An assessment of overall process health can produce actionable awareness regarding availability, profitability, quality, sustainability, and reliability of a manufacturing process.  This information is also useful for establishing proactive, condition-based, or predictive maintenance strategies.  Faster processing platforms, increased memory storage, and increased prevalence of distributed computing platforms provide additional opportunities for leveraging computationally-intensive strategies along with model-based prediction and reasoning. These technological improvements make it possible for manufacturers to realize the value of real-time awareness of manufacturing effectiveness based on process performance indicators.

The incorporation of PHM into manufacturing is having a positive effect on equipment and plant maintenance. Maintenance policies have typically been based on the performance of routine maintenance actions that attempt to extend equipment life and minimize the likelihood of equipment failure.  Scheduled maintenance and other preventive methods have long been the norm, and maintenance objectives have been achieved through regular equipment inspections and scheduled maintenance at predetermined intervals based on operational time, cycles, units, etc.  

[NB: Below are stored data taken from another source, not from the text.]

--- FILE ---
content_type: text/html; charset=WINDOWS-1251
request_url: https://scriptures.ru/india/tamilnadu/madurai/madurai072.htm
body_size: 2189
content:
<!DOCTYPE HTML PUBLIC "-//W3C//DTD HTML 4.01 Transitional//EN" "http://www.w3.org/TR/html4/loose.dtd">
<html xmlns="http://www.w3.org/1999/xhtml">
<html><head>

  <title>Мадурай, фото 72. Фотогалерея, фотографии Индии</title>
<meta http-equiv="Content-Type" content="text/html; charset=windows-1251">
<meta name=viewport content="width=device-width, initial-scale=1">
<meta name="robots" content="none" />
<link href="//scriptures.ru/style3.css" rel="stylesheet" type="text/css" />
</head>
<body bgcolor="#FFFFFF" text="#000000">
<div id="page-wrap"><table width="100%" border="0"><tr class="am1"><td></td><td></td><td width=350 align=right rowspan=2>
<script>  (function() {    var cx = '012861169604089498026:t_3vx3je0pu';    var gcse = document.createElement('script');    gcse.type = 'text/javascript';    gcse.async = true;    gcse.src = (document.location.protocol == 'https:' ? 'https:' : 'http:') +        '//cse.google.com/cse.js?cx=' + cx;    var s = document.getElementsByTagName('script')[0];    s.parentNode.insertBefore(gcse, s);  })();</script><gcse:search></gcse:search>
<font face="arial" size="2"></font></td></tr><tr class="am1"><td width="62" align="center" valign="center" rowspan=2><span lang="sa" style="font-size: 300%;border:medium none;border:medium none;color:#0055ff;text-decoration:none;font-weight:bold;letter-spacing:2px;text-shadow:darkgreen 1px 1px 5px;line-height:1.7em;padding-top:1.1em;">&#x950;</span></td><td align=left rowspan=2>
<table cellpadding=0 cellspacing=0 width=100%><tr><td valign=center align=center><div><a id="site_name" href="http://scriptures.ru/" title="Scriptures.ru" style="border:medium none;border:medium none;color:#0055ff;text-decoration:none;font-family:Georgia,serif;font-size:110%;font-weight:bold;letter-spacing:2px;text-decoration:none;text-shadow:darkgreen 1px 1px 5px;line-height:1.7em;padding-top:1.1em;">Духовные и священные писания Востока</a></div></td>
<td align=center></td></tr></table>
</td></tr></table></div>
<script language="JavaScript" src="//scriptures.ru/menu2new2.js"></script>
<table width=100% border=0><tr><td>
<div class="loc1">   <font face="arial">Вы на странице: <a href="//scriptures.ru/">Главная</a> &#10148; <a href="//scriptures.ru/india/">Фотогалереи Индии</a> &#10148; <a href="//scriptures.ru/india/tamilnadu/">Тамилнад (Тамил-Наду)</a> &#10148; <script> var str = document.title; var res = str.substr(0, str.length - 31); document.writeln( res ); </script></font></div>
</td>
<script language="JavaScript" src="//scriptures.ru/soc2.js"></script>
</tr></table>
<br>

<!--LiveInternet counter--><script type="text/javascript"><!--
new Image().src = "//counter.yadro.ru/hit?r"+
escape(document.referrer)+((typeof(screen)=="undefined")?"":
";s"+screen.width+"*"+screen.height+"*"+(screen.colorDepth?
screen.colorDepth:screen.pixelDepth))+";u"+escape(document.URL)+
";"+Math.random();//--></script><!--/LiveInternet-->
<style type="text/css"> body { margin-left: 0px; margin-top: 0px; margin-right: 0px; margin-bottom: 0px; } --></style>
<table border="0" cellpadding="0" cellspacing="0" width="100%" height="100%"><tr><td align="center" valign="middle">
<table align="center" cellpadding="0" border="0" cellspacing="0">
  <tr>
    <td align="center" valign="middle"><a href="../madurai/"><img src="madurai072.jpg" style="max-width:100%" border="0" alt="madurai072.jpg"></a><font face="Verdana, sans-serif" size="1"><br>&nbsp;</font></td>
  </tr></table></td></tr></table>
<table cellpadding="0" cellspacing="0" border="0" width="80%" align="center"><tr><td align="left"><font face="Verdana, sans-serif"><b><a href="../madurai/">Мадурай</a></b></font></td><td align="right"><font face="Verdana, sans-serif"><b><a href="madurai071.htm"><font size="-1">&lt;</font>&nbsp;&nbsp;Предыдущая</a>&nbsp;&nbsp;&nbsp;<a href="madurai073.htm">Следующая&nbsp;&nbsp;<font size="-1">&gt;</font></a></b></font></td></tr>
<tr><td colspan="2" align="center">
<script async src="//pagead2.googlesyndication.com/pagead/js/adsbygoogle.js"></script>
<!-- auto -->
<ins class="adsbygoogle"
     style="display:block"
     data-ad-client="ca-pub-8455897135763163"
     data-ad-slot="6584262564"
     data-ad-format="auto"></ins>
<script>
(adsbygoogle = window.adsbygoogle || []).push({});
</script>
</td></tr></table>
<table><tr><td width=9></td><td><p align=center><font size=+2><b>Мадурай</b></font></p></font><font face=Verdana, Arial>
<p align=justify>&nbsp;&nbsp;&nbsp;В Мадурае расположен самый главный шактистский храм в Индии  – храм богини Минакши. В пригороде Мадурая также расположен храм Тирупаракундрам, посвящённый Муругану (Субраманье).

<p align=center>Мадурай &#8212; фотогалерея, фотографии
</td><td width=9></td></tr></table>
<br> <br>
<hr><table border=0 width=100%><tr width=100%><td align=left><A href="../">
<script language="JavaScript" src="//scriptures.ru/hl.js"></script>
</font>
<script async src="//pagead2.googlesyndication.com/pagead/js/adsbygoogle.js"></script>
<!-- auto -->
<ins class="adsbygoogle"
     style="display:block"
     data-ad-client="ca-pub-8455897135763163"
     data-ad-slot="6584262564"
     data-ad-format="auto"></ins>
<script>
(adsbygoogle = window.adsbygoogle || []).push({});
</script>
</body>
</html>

Asset condition monitoring (ACM) is a technique used to leverage health monitoring and data processing functions inherent within the assets. It is comprised of data acquisition, integration, contextualization, data exchange, and tools and processes to manage and restore the asset or work cell to a healthy state. These functional elements are required to deliver a complete solution and drive the operational and economic benefits targeted by a manufacturer.  ACM redirects maintenance policies toward condition-based maintenance or predictive maintenance. These strategies require monitoring and managing of the condition of equipment assets to minimize disruptions to manufacturing operations due to equipment downtime.  

With the advances in IoT, the author believes that data collection, data manipulation, and fault detection can be done in a fraction of the time required by industry just a few years ago. The IoT platforms can integrate the machine health with the overall factory process, unit number, work instructions, and engineering changes. This integrated approach would be very effective in advancing PHM as a useful tool within the manufacturing operations management function.  

The author is a member of the ASME Subcommittee  on Monitoring, Diagnostics, and Prognostics for Advanced Manufacturing which is developing industry guidelines to assist enterprises (of any size) in making informed decisions regarding the addition and integration of PHM technology into factory equipment assets within existing or new manufacturing operations.

The guidelines will include recommended best practice for: 1) Identifying areas for improving operational efficiencies; 2) Defining operational use cases linked to desired cost benefits, safety and environmental considerations, and operational improvements; 3) establishing baseline of current maintenance practices and health-ready capability levels; and 4) Implementing cost-effective equipment asset condition management strategies and measuring their effectiveness in improving operational efficiencies.